Americans spent more time working last year, but the good news is we’re getting more sleep too.
The average workday clocked in at seven hours and 48 minutes last year, according to the American Time Use Survey from the Bureau of Labor Statistics, 12 minutes more than in 2013.
Workers with regular full-time jobs spent even more time on the job — an average of eight hours and 11 minutes.
But that doesn’t mean it’s always behind a desk at the office.
More Americans are working from home, with 23% completing all or some of their work from home. That number was 19% in 2003. Working from home can include a few minutes spent checking work e-mails or a full day of working remotely. Self-employed people were more likely to work from home and on the weekends.
Among full-time workers, men spend more time on the job than women, working an extra 37 minutes a day.
Around the house
More good news: Time spent on housework is declining.

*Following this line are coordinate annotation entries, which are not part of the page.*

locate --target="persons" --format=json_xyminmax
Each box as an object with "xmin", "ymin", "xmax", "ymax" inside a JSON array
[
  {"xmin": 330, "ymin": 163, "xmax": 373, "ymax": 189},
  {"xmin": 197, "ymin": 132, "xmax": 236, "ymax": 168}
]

Women with full-time jobs spend 25 minutes more per day on household activities than men.
But men are stepping it up in the kitchen.

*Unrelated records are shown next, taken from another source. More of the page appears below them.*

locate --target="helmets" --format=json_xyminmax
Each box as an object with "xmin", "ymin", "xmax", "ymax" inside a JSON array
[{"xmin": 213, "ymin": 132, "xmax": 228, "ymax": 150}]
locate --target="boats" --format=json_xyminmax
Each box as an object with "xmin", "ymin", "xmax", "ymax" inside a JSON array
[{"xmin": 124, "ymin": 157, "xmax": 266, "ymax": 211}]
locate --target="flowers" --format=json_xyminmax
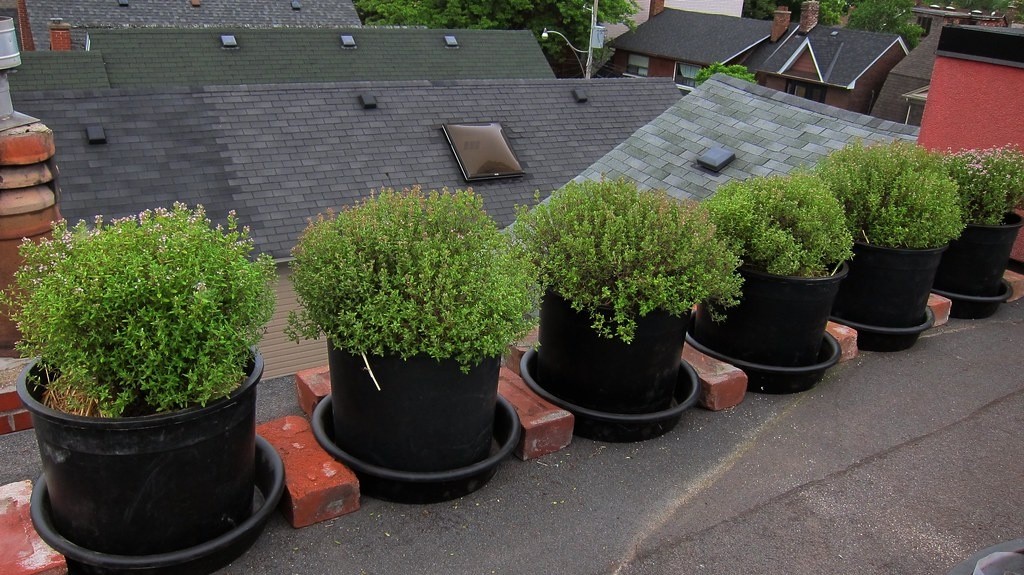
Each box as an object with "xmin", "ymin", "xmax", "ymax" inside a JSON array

The number of all men doing the cooking and food cleanup last year increased to 43% from 35% in 2003. During the same period, the share of women doing housework dropped to 49% from 54%, according to the report.

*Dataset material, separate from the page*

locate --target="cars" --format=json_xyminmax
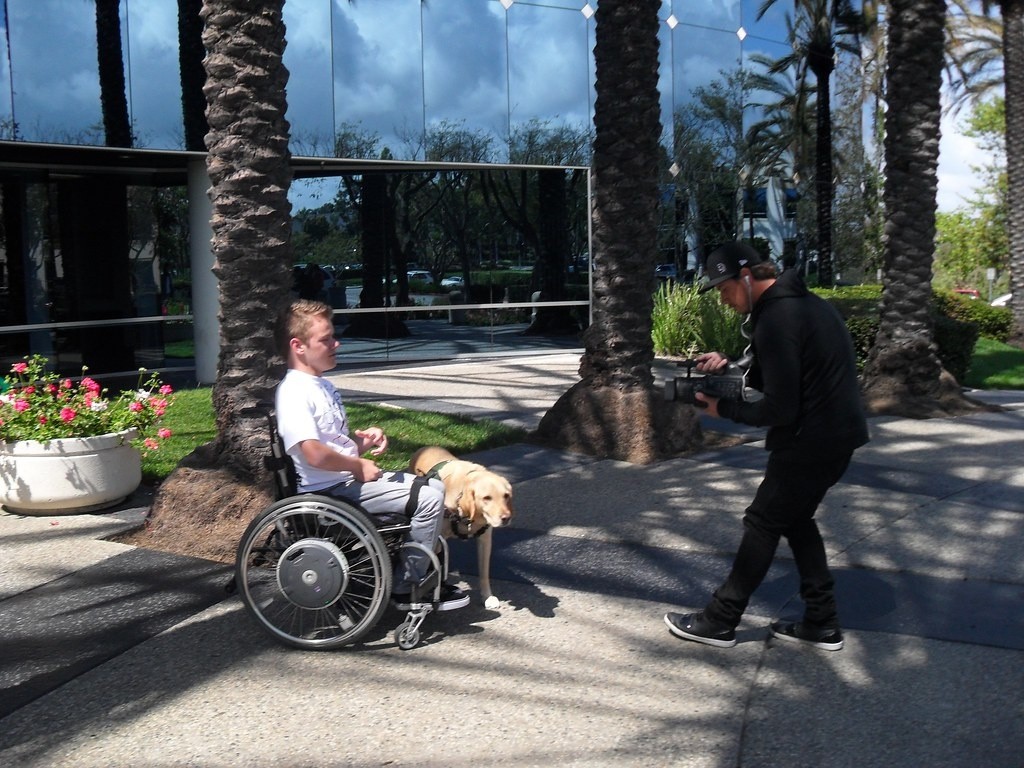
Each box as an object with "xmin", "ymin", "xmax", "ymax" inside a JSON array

Men watch more TV then women, and everyone is spending more time sleeping.
Americans aged 15 and up spent an average of eight hours and 48 minutes sleeping last year, four minutes more than in 2013. Those with full-time jobs got a little less sleep — seven hours and 50 minutes.
When it comes to leisure time, most of it was spent in front of the television.
Americans spent an average of 2 hours and 49 minutes a day in front of the tube last year, a three minute increase from 2013.
But time spent on the couch varied by gender, and employment status. Men watch 26 more minutes of television than women, while full-time workers only spent one hour and 35 minutes watching TV.
The Labor Department surveyed around 11,600 people over the age 15.